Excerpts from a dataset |
==========
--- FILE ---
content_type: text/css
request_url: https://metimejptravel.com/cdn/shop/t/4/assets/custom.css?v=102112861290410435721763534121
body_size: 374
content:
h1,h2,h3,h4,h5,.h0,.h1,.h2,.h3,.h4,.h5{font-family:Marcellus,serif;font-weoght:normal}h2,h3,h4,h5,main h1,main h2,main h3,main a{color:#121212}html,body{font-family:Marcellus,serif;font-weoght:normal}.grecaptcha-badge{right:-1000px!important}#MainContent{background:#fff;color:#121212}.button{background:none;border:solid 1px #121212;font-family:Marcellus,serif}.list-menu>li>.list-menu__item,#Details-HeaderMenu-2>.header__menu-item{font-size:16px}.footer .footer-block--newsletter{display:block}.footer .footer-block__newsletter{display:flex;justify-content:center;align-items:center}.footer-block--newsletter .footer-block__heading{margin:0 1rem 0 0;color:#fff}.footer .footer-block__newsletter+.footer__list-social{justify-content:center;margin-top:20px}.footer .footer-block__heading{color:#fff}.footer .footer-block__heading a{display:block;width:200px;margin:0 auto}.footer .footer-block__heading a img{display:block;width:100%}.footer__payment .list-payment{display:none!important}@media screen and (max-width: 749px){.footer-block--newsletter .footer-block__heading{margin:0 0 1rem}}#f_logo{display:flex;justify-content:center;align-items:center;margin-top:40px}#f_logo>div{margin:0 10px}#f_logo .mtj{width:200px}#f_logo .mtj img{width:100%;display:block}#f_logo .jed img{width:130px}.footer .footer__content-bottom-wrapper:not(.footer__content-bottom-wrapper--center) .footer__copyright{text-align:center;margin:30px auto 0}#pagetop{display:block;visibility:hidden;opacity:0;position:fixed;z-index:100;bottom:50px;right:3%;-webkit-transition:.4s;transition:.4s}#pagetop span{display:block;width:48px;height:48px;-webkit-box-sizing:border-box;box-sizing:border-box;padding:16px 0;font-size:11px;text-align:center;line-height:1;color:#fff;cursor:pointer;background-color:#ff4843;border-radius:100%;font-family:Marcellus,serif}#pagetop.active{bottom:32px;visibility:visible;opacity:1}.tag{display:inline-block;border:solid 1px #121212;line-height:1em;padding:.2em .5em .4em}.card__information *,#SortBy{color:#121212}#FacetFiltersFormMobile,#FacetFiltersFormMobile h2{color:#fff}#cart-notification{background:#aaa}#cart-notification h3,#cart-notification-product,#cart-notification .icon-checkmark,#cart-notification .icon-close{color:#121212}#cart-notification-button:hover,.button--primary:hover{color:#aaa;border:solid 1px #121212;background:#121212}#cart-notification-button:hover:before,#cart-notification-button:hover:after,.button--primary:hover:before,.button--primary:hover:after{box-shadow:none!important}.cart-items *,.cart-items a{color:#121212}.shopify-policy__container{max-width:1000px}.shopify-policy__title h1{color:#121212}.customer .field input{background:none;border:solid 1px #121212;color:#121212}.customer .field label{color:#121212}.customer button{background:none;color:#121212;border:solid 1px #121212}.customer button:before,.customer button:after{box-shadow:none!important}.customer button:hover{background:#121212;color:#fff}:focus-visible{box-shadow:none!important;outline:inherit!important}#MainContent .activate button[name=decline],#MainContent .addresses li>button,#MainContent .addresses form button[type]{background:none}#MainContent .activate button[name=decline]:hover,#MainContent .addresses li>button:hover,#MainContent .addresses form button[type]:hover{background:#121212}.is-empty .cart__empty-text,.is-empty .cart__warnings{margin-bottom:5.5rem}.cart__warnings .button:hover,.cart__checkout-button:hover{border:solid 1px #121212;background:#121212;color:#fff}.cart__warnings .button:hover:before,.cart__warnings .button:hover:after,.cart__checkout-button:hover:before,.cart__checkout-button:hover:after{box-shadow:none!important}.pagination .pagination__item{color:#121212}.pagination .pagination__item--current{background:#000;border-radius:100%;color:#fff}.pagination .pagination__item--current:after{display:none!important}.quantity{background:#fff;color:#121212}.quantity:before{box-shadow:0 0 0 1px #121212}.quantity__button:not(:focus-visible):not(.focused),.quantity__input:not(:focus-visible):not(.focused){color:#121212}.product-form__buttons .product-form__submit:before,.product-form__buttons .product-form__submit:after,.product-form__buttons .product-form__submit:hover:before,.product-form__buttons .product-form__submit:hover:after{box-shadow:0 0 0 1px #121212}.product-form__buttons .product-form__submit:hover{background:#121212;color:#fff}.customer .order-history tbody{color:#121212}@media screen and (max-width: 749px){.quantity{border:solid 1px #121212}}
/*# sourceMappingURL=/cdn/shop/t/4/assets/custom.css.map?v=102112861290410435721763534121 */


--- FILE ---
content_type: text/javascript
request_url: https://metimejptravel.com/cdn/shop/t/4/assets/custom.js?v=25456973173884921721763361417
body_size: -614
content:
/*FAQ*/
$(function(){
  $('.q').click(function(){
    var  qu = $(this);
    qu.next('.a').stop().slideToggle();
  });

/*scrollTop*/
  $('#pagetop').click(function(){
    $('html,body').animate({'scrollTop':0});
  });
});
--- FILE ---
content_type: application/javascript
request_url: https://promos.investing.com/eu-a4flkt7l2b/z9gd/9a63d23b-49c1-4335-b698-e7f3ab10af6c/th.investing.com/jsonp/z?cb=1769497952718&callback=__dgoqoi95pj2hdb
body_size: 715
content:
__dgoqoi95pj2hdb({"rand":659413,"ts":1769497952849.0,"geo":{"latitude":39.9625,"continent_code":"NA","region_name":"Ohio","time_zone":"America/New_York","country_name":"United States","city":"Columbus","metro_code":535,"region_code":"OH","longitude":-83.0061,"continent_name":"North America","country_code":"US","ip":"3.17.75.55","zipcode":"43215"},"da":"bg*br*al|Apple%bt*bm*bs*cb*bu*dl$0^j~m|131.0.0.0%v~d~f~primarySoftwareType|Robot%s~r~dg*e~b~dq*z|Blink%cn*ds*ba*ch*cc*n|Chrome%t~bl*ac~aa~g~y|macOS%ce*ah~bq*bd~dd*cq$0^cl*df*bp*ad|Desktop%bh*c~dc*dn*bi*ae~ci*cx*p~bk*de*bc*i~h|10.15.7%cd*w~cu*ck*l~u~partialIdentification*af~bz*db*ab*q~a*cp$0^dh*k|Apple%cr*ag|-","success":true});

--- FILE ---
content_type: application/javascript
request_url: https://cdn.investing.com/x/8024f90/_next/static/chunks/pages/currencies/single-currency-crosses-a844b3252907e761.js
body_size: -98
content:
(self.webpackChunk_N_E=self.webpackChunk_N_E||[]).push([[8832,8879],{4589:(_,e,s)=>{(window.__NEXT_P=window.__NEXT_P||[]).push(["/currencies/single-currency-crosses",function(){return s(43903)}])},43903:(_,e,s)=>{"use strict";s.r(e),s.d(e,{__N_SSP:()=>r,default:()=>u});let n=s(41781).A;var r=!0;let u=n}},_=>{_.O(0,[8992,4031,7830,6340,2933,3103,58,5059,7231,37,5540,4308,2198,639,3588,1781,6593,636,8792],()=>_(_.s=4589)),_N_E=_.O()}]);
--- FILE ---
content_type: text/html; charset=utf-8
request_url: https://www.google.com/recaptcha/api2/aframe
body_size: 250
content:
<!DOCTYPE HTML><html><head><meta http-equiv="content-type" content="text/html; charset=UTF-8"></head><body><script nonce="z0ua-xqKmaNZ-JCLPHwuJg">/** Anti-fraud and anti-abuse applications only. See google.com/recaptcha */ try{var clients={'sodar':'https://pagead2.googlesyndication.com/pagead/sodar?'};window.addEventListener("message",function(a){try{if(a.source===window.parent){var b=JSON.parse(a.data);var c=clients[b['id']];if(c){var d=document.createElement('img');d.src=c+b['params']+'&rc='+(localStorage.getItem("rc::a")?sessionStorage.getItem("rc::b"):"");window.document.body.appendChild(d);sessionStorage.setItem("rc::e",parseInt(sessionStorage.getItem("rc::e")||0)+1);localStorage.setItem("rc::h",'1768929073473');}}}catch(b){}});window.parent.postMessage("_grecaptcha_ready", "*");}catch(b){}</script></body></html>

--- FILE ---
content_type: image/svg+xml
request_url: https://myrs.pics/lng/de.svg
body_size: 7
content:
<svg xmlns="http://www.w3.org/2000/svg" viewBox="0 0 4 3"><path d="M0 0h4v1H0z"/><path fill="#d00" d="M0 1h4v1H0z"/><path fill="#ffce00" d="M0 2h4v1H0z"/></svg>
==========
Task item | Copy each line from the records above that includes the string "click".

Answer to this exercise |
  $('.q').click(function(){
  $('#pagetop').click(function(){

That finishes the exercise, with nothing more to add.